For next Partibrejkers LP we didn't have to wait 3 years - in 1989 their 3rd record was out. Again without title - so it's not very handy for collectors - but who cares. This 3rd LP wasn't just an ordinary  good record. It was masterpiece again with really great songs. This album contains first Partibrejkers super mega hit - "Kreni prema meni" (Come To Me). It's fast r'n'r song with very dirty and great guitar riff. Good old Chuck Berry would be very proud to hear that somebody can still have super mega hit using and developing his famous style. Can you imagine garage punk band on top of every top list with very trashy song? In 1989 it was possible in Yugoslavia. Everybody knows Partibrejkers - they are real phenomenon. It's so unique. I was so happy - 1989 was for me like 1965 or 1966 or 1977 for somebody else. 100s of bands were playing garage punk in every youth club, 100s of tapes, some 7"s & LPs came out in that year & in 1990 & 1991. All of them were great. But there was big shit going on in Yugoslavia. Garage punk was in some way our protest against nationalistic politics. Partibrejkers sing about it in two songs "Ono sto pokusavam" (That's What I'm Trying To Do) & "Hipnotisana gomila" (Hypnotized Crowd). "Hipnotisana gomila" was 2nd big hit from this record. Destiny is strange thing. Partibrejkers were last band I saw in my hometown before I left for Holland. They should have played 2 nights in one club, but they played only 1st night. It was great, but the atmosphere was very strange - full of tensions and fear for future. Next day bombs were falling and there was no place for rock'n'roll anymore. You can see a little bit of this sad and scary atmosphere on Partibrejkers video tape "Poslednji dani slobode" (Last Days Of Freedom) from 1991.
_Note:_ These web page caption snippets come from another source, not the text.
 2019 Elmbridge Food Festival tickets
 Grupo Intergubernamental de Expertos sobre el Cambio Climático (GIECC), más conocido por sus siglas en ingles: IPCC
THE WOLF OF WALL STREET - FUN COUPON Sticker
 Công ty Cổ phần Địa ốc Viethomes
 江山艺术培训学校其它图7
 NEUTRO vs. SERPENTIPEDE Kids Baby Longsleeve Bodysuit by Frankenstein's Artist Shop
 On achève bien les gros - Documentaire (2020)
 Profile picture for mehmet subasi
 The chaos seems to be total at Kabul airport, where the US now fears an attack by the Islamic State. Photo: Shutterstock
Partibrejkers did 2 more albums in 90s - as far as i know. Their 4th album has title "Kiselo i slatko" (Acid & Sweet). It's great record again. This band just can't make bad songs. "Kiselo i slatko" sounds a bit tripy. Maybe because of acid guitar solos. Further it's typical Partibrejkers garage punk. It's very difficult for me to compare them with any other band. Musically they are some kind of punk version of early 70s Stones style. Blues or better rhythm & blues influences are very strong. Vocal is apart. There are lot of bands in ex yugoslav countries who sing that way. I can compare it with Mick Jagger's way of singing. Try to imagine The Rolling Stones from early 70s playing punk. It's not exactly the sound that New York Dolls had - it's bit rawer and faster and more bluesy.
"Ledeno doba" (The Ice Age) is Partibrejkers 5th album. For me it's a little bit better than "Kiselo i slatko". Anyway - it's one more great album. I like it a lot. I'm just jealous I can't see them live.
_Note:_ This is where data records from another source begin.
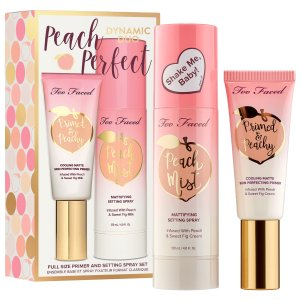 $52,送Fenty Beauty中样上新:Too Faced 桃子隔离+定妆喷雾两件套装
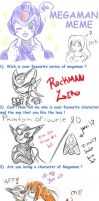 Megaman meme -Remake- by ZA-18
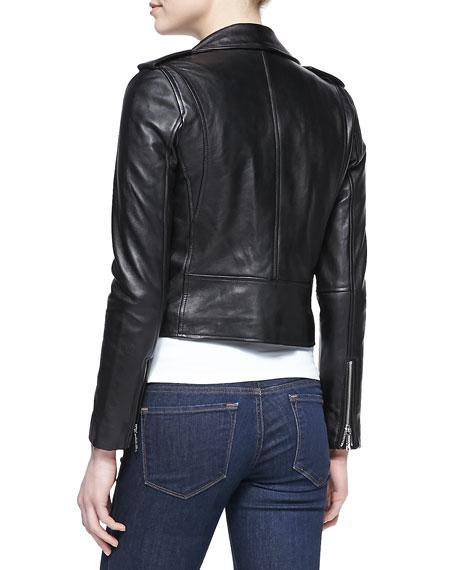 Cropped Belted Moto Jacket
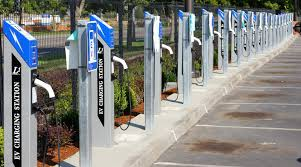 california to offer blockchain linked ev charging stations coinfeeds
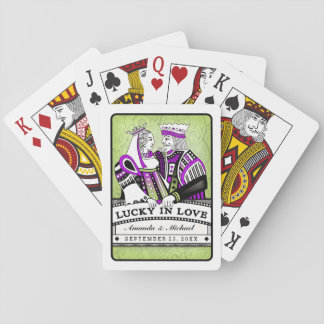 Lucky in Love Lavender & Lime Playing Cards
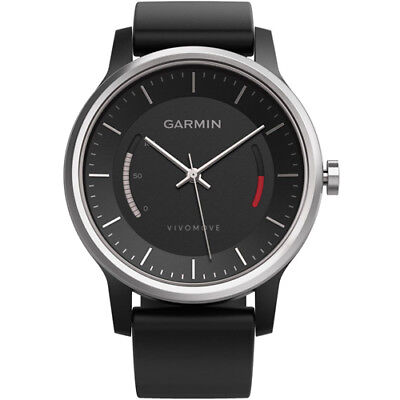Garmin Vivomove Sports Activity Tracker Watch With Sport Band - Black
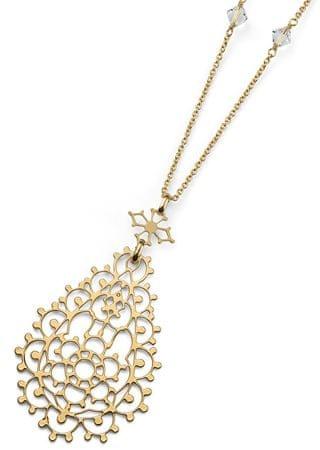 Oliver Weber Romantična ogrlica Shade 11632G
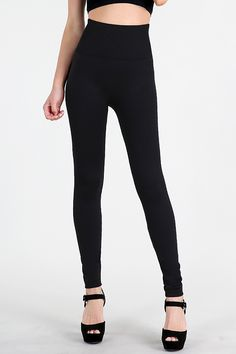 Nikibiki Highwaist Band Leggings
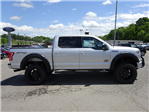 2016 F-150 SuperCrew Cab 4x4, Pickup #SF27127 - photo 4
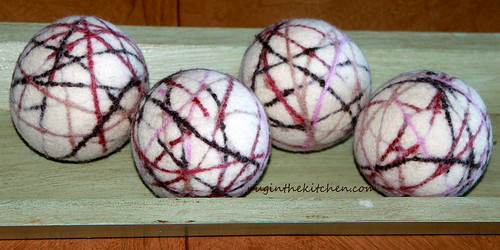 Natural Parents Network Giveaway: Tumblewool Wool Dryer Balls and Felted Soap — $44 ARV {8.24; US}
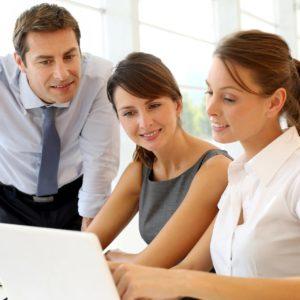 20.12.19г. в 16.00. Бесплатный вебинар: Создание и развитие бизнеса как путь саморазвития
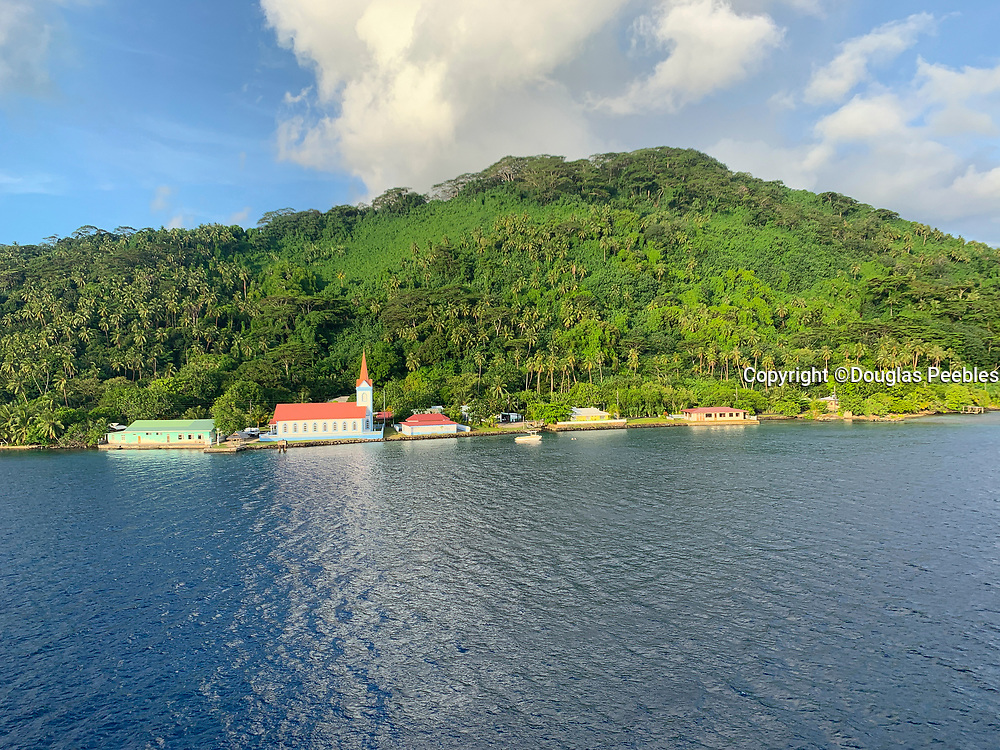 Church in Tiva, Tahaa,  Society Islands, French Polynesia; South Pacific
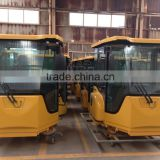 Cab for Motorcycle, Excavator Cab Glass, Extended Cab Mini Truck, LGJL Cab for Machinery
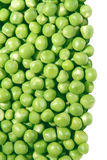 Peas bean Stock Images
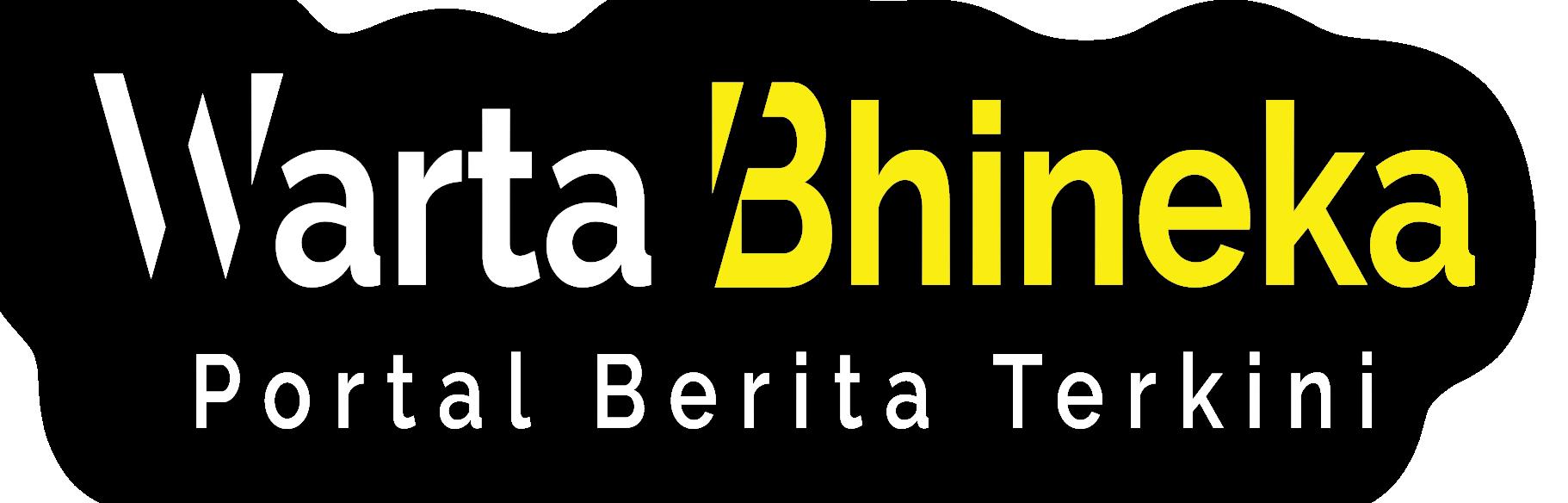 WartaBhineka.com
Originally published in Uzurlikzurli #2 December 1996


    It was late July/early August 1984. My brother and I were working at my grandparents place, shifting the gravel to earn some pocket money we would spend for ice cream and lemonade later on. The day was bloody hot. I didn't like the idea of breaking my back, but couldn't help it. The pile of gravel was waiting for us, shovels were lying around, the work had to be done.

partibrejkers Partibrejkers trying to look cool for their album shot.
pic by: Stanislav Milojkovic '84.

Small AM radio was turned to the local station that played some, more or less, middle of the road stuff. My mouth was sore dry and I was on a brink of collapse when the announcer introduced the new band from Belgrade - Partibrejkers - and their debut single "Hiljadu Godina" ("One Thousand Years"). It was something I haven't heard before - fast, loud and dangerous for sure. I couldn't give such a description then, but it sounded like The New York Dolls on speed playing some prime Pretty Things tune. The drummer seemed untamed, guitars (no bass) fought against each other and singer desperately yelled how even if he could live one thousand years he would fit his whole life into one day. To a young teenager, like myself then, that was the only and whole truth.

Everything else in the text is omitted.